Observe the factor IC and Rank_IC results, and set the output format to six decimal places:

//Observe factor IC and Rank_IC results
groupname = ["IC" , "Rank_IC" , "IC_cumsum" , "Rank_IC_cumsum"]
<select top 10 trade_date , round(_$$groupname , 6)  as _$$groupname from correlation>.eval()

Figure 10. Figure 3-2 IC, Rank IC, and with Cumulative Values

Plot using the plot function:

plot(table(correlation["IC"] ,correlation['IC_cumsum']) , correlation["trade_date"] , title = "FTime series plot and cumulative of IC for factor", extras={multiYAxes: true})

Figure 11. Figure 3-3 Time Series and Cumulative Plot of IC

plot(table(correlation["Rank_IC"] ,correlation['Rank_IC_cumsum']) ,
              correlation["trade_date"] , title = "Factor factor Long-Short Return Curves (Market
              Cap Weighted)", extras={multiYAxes: true})

Figure 12. Figure 3-4 Time Series and Cumulative Plot of Rank IC

When analyzing IC time-series and cumulative charts, different types of information can be extracted. For example, frequent sign changes in IC, as shown in Figure 3-3, indicate unstable predictive performance across market regimes. The cumulative IC chart aggregates IC values over time and reflects the factor’s long-term predictive contribution. The steadily increasing cumulative IC in Figure 3-3 suggests that the factor consistently contributes positive expected returns over the long run.

3.4 Factor Analysis and Net Value Curves by Group

In this section, we analyze the backtest results for each factor-based portfolio group and plot both the net value curves for the groups and the long-short return curve. The results of the single-group factor analysis can be obtained from singleResult["backtest"], as shown below.

backtestTB = singleResult["backtest"]
//Observe group backtest results
groupname = ["Group0","Group1","Group2","Group3","Group4","H_L","benchmark"]
<select index , round(_$$groupname , 6) as _$$groupname from backtestTB>.eval()

Figure 13. Figure 3-5 Backtest Results by Group

The net value curves for each factor group can be plotted using:

plot(singleResult["netValue"], singleResult["timeIndex"], singleResult["title1"])

Figure 14. Figure 3-6 Net Value Curves of Factor Groups

The long-short return curve is plotted with

plot(singleResult["retTable"], singleResult["timeIndex"], singleResult["title2"])

Figure 15. Figure 3-7 Long–Short Returns of the Factor

From the results, the factor demonstrates strong return differentiation across groups in the backtest. However, the relatively high volatility indicates weaker risk control. In comparison, the long-short strategy performs better, exhibiting lower volatility and higher returns.

★ ★ ★ ★

Please continue the factor analysis tutorial above from the point where it stops.

★ ★ ★ ★

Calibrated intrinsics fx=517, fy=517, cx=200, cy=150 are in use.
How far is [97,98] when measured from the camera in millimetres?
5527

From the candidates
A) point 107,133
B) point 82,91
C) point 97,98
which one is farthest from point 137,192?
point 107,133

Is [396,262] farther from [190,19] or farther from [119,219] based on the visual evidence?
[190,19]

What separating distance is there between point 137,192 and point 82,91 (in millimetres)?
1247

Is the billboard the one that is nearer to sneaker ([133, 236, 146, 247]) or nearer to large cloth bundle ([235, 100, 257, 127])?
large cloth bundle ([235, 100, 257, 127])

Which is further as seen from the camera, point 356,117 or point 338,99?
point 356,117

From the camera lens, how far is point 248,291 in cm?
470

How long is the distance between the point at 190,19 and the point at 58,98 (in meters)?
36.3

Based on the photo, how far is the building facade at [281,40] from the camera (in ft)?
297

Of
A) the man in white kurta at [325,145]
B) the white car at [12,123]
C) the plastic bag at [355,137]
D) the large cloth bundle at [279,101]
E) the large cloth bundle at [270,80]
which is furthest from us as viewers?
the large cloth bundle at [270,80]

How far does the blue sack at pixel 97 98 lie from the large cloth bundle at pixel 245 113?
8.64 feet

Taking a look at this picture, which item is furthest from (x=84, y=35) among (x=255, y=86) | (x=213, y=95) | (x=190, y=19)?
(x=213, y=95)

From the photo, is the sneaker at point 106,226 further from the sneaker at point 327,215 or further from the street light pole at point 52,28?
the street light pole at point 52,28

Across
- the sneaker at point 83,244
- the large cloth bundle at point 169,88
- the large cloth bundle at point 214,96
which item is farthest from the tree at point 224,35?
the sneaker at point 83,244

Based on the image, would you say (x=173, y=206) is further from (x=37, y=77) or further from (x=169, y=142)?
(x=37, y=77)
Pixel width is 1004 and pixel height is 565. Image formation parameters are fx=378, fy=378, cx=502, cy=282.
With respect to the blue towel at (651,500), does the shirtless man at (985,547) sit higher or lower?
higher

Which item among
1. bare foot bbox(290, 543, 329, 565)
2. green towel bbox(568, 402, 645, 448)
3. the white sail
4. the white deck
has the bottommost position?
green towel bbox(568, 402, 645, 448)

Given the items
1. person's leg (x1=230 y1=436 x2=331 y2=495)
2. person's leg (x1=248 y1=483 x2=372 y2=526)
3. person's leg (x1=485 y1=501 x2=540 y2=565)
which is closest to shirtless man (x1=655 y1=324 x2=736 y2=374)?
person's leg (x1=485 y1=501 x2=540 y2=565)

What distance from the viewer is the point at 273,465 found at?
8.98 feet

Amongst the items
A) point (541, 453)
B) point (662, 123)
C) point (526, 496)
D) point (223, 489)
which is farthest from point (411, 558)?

★ ★ ★ ★

[TASK RESULT]
4. Two-Factor Analysis

The factorBacktest module also supports two-factor analysis. In this section, we use the factor and bp factors as examples to demonstrate how to perform two-factor analysis with the factorBacktest module.

doubleResult = doubleFactorAnalysis(factorTB1 = bpNew , //Factor table 1
    factorTB2 = factorNew, //Factor table 2
    retTB = retTB , //return table
    "bp" , //factor name 1
    "factor" , //factor name 2
    nGroups1 = 5, //Number of groups, default is 5
    nGroups2 = 5,
    mktmvTb = mktmvTB , //market capitalization table
    dateName ="trade_date" , //transaction date column name
    securityName = "stock_code", //Security code column name
    retName = "ret" , //Return column name
    mvName ="mktmv" , //Market capitalization column name
    startDate = 2008.01.04, //start date
    endDate = 2017.01.20, //Deadline
    maxLags = NULL, //Lag order, default is NULL
    rf=0.0 , //Risk-free interest rate, default set to 0
    benchmark =NULL, //Market benchmark return table, default is NULL
    period = "WEEKLY", //Frequency, optional parameters include "DAILY", "WEEKLY", "MONTHLY"
    regressionStep = false) //Boolean value, indicating whether to perform the first step of Fama-Macbeth regression calculation

The doubleFactorAnalysis function is used to obtain the analysis results, where factorNew and bpNew are the results of factor and bp factors after data preprocessing. The output doubleResult is a dictionary with 4 keys:

dbSortRet: returns sorted jointly by the bp and the factor.
dbSortMean: mean group returns along with Newey–West–adjusted t-statistics.
dbSortBacktest: backtest results by factor group.
famaMacbethResult: results from the Fama–MacBeth regression.

4.1 Returns from Dependent Double Sorts

In factor evaluation, dependent double sorts are commonly used to assess whether combining two factors leads to better performance than using either factor alone. This approach helps examine the degree of information overlap between the two factors and identify potential information again. Specifically, for two factors X and Y, assets are sequentially sorted and grouped by both factors to construct portfolios, whose performance is then analyzed.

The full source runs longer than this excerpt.